──────── INPUT FOR THIS TASK

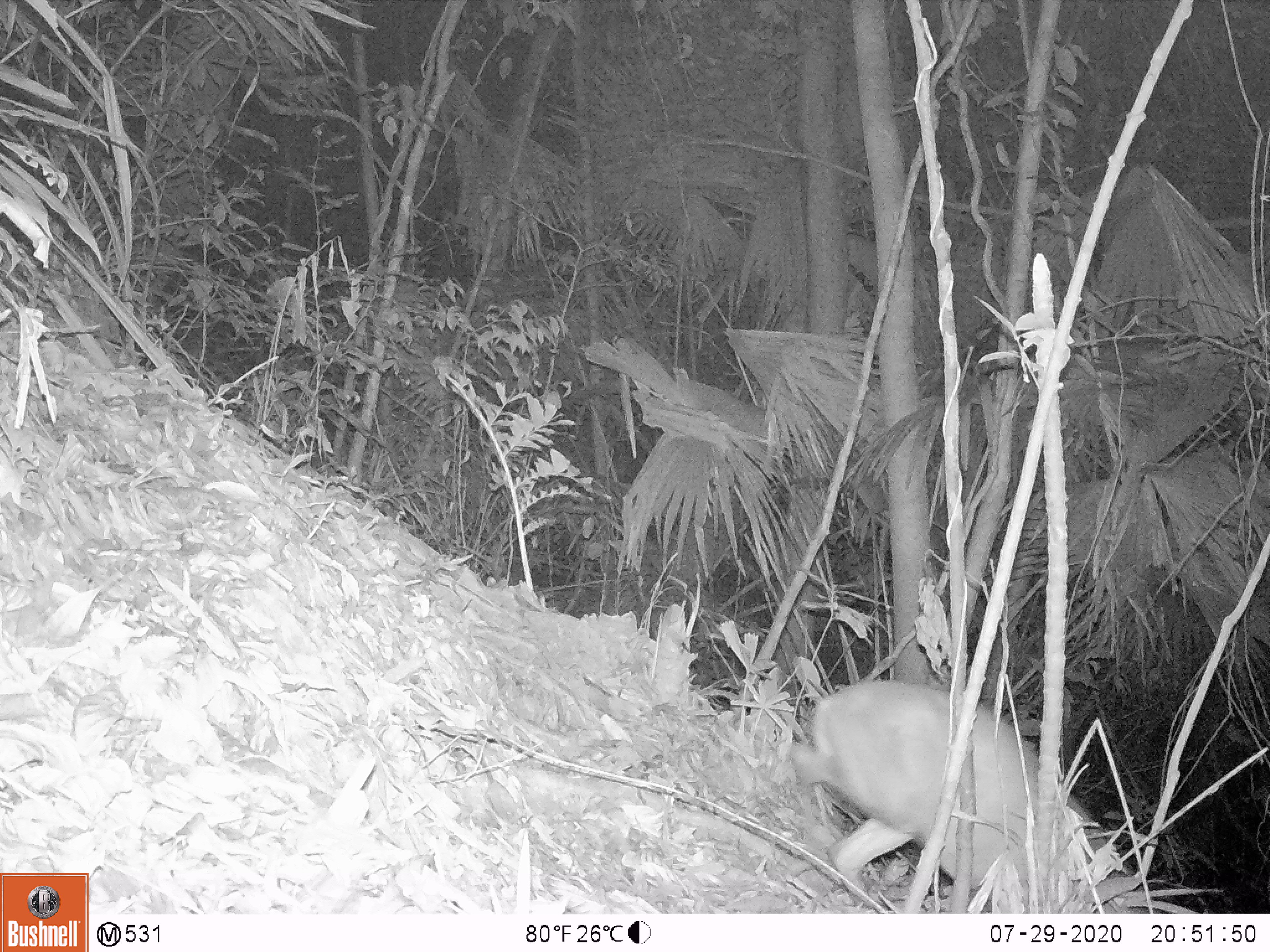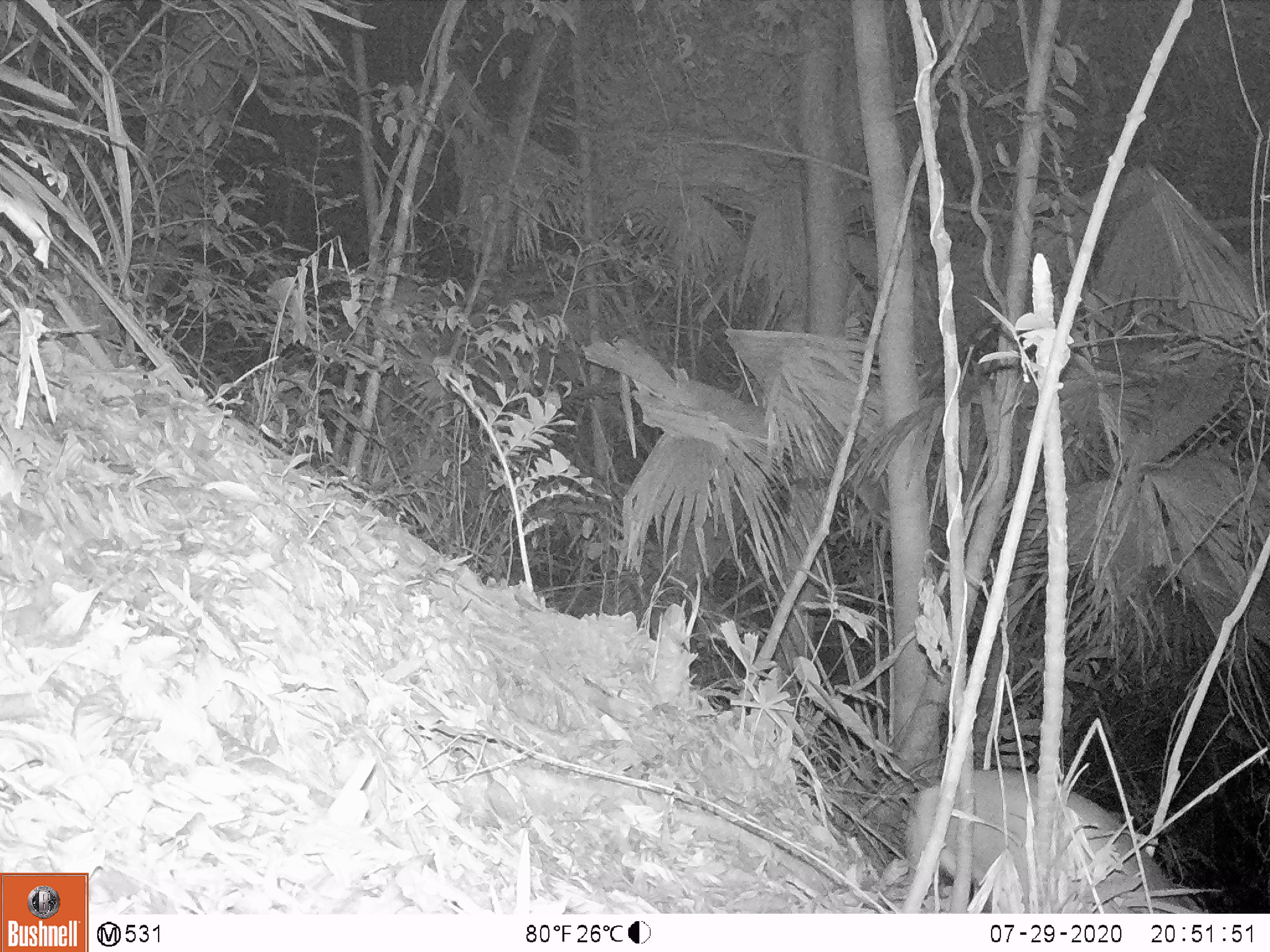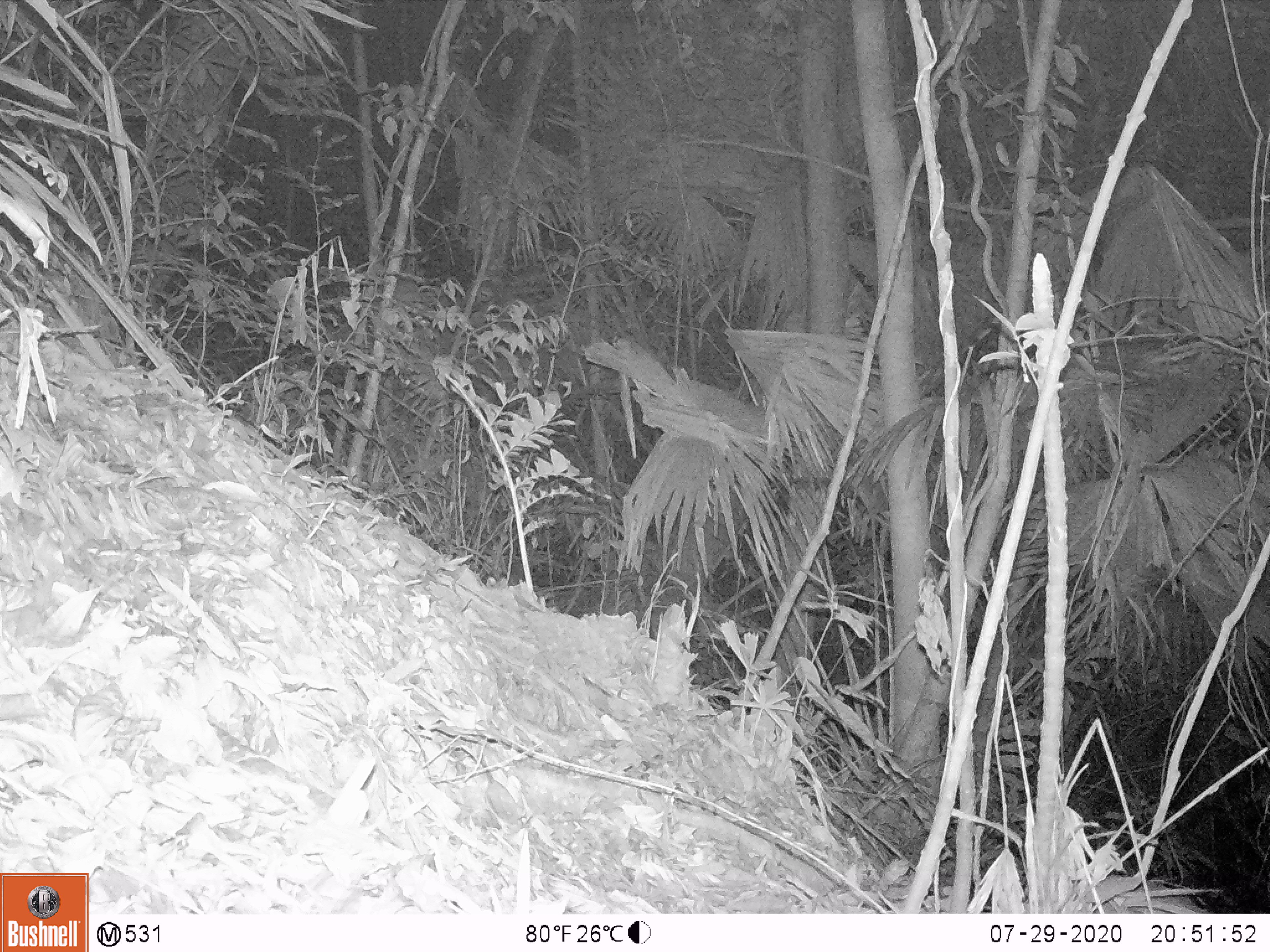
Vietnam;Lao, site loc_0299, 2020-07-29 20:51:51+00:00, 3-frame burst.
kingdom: Animalia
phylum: Chordata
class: Mammalia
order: Artiodactyla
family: Cervidae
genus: Muntiacus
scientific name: Muntiacus rooseveltorum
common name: roosevelt's muntjac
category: roosevelts muntjac group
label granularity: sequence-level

────────────────

Give the records again exactly, without pictures.

▶ _FINISHED EXERCISE_
Vietnam;Lao, site loc_0299, 2020-07-29 20:51:51+00:00, 3-frame burst.
kingdom: Animalia
phylum: Chordata
class: Mammalia
order: Artiodactyla
family: Cervidae
genus: Muntiacus
scientific name: Muntiacus rooseveltorum
common name: roosevelt's muntjac
category: roosevelts muntjac group
label granularity: sequence-level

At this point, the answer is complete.